[
https://issues.apache.org/jira/browse/FLUME-2070?page=com.atlassian.jira.plugin.system.issuetabpanels:comment-tabpanel&focusedCommentId=13684105#comment-13684105
]
wolfgang hoschek commented on FLUME-2070:
-----------------------------------------
bq. This need not be synchronized, since only one thread - the sink runner will
call process on a particular sink
thanks - this is now fixed
bq. This counter should be incremented every time indexer.process() is called
(though not all sinks even try to update this counter}
I looked at HDFSEventSink and it behaves exactly like the MorphlineSink in this
regard
bq. We should log the exceptions if the rollbacks (for the indexer or the
channel failed})
thanks - this is now fixed
bq. Why not use a LinkedBlockingDeque or something like that here
thanks - this is now fixed
bq. Also we might want to make sure we only spawn a maximum number of the
LocalMorphlineInterceptors?
The maximum number of the LocalMorphlineInterceptors won't get bigger than the
number of concurrent threads, so this seems fine to me without an explicit limit
bq. This array can be pre-allocated and reused no?

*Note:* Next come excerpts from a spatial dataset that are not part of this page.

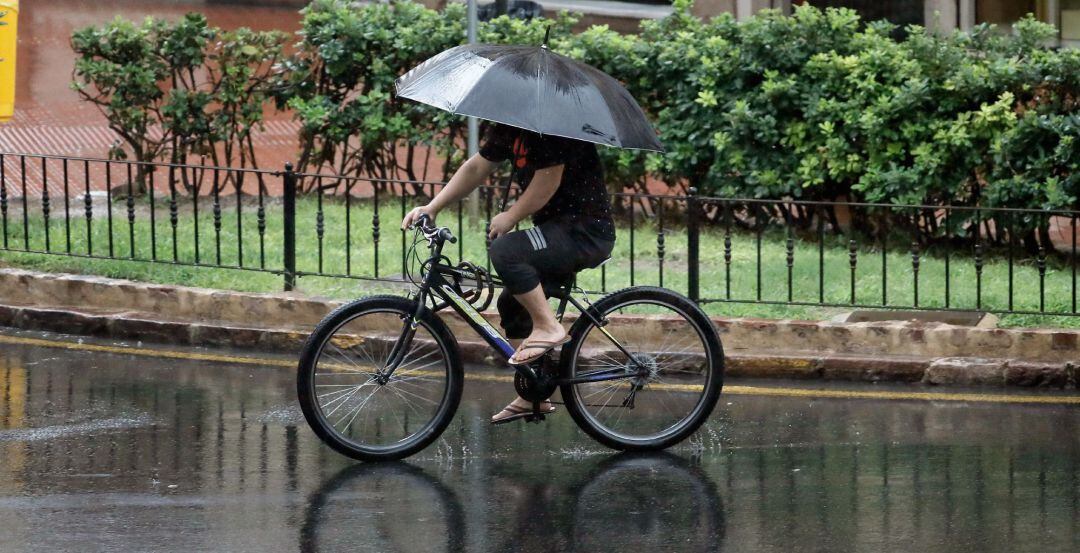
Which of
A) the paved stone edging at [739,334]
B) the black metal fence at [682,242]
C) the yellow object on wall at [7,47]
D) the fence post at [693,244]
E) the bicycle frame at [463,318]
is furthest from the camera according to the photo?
the yellow object on wall at [7,47]

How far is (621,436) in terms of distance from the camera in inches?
289

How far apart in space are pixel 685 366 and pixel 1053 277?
4342 millimetres

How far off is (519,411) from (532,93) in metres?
1.46

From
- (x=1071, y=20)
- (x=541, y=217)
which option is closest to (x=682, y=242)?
(x=541, y=217)

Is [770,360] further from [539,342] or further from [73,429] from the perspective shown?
[73,429]

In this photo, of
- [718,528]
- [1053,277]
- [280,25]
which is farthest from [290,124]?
[718,528]

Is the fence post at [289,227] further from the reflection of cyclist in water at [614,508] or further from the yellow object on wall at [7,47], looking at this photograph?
the reflection of cyclist in water at [614,508]

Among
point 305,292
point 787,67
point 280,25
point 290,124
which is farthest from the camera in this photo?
point 280,25

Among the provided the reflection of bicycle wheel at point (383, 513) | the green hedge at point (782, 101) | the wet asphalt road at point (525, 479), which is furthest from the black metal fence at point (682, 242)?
the reflection of bicycle wheel at point (383, 513)

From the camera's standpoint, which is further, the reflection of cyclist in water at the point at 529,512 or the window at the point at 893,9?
the window at the point at 893,9

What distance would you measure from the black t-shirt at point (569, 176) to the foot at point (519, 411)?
0.82 m

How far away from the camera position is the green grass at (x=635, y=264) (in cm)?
1011

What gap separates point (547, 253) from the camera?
701 centimetres

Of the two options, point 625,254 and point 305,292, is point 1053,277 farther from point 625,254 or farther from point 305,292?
point 305,292
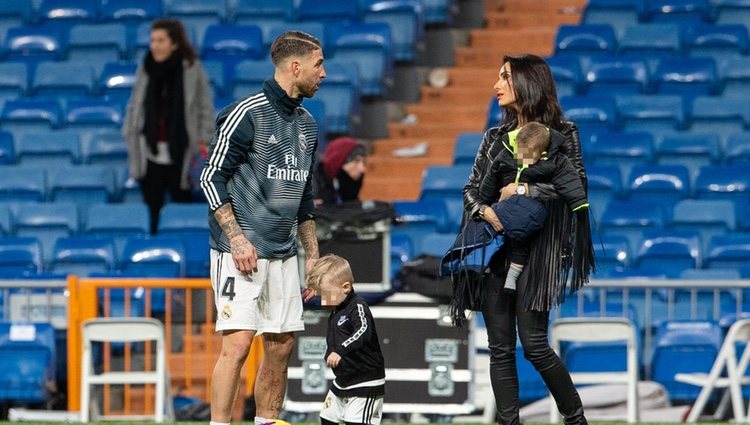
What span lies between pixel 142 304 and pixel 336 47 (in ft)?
13.5

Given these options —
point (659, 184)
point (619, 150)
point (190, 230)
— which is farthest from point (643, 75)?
point (190, 230)

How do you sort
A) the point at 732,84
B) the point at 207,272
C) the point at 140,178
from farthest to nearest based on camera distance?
the point at 732,84
the point at 140,178
the point at 207,272

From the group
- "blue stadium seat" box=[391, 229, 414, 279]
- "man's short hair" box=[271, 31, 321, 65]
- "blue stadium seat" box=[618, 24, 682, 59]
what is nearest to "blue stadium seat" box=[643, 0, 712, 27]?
"blue stadium seat" box=[618, 24, 682, 59]

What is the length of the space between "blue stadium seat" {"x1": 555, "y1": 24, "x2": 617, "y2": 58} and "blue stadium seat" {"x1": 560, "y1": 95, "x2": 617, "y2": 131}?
109 centimetres

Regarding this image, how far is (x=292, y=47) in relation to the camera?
6.74 meters

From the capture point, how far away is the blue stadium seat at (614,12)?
47.2ft

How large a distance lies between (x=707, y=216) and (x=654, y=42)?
8.87 ft

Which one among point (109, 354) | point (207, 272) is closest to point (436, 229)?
point (207, 272)

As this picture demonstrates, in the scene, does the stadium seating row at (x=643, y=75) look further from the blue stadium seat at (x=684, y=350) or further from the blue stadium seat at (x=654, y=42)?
the blue stadium seat at (x=684, y=350)

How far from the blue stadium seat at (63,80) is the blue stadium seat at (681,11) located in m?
5.16

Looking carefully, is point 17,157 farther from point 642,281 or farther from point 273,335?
point 273,335

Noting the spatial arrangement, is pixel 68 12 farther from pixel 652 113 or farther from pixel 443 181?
pixel 652 113

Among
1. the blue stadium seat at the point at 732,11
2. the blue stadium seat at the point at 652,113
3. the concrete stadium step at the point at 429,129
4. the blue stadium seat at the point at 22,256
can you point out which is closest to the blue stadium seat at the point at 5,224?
the blue stadium seat at the point at 22,256

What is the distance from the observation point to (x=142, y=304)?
419 inches
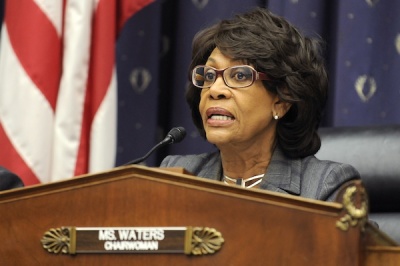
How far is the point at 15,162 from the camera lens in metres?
3.15

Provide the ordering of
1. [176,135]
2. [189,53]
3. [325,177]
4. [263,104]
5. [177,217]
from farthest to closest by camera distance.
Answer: [189,53]
[263,104]
[325,177]
[176,135]
[177,217]

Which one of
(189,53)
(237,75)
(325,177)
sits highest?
(189,53)

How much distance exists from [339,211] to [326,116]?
2.01 m

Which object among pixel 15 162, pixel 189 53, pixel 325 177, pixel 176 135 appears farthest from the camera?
pixel 189 53

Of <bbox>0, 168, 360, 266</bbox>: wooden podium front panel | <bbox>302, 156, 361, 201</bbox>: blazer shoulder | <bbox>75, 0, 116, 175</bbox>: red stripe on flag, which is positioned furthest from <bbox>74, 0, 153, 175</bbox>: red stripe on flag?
<bbox>0, 168, 360, 266</bbox>: wooden podium front panel

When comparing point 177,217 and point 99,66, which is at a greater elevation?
point 99,66

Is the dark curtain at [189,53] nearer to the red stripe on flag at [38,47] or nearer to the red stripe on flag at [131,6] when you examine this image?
the red stripe on flag at [131,6]

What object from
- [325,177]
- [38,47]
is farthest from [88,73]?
[325,177]

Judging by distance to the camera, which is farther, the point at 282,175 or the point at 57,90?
the point at 57,90

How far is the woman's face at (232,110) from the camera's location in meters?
2.06

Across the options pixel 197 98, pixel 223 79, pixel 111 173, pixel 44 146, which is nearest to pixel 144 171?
pixel 111 173

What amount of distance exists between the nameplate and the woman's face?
73 cm

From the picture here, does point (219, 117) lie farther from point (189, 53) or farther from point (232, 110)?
point (189, 53)

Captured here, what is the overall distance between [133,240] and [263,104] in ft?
2.87
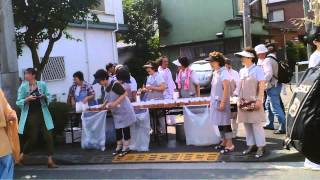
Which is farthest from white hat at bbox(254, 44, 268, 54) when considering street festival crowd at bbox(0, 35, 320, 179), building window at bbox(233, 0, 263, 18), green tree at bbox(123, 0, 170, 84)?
building window at bbox(233, 0, 263, 18)

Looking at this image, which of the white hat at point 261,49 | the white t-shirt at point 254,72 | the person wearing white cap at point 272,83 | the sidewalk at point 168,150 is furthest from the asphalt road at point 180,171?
the white hat at point 261,49

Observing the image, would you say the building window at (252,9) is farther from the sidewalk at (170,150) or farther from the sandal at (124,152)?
the sandal at (124,152)

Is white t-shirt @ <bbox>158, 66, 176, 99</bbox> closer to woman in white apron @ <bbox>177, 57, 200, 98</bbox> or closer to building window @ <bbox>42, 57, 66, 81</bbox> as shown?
woman in white apron @ <bbox>177, 57, 200, 98</bbox>

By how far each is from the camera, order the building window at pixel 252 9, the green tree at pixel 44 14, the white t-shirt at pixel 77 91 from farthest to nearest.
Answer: the building window at pixel 252 9 → the green tree at pixel 44 14 → the white t-shirt at pixel 77 91

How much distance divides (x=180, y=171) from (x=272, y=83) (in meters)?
3.24

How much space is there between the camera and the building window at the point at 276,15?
46812 mm

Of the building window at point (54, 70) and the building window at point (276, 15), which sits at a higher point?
the building window at point (276, 15)

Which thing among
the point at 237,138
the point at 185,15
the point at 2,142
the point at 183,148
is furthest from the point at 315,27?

I'm not sure it can be reused in a thread safe way and if thread safety is
required here.
bq. This code seems to be repeated in BlobHandler and BlobDeserializer, maybe
move it to a util class or something?
I'd rather keep it separate for the time being. For examnple, at some point you
guys might decide to pull one of the two classes up into a higher package and
in this case it's easier to not have the code entangled.
bq. Also, could you please rebase on trunk?
yep, i've attached a new patch
bq. Also, we should see if we can fix the build issue.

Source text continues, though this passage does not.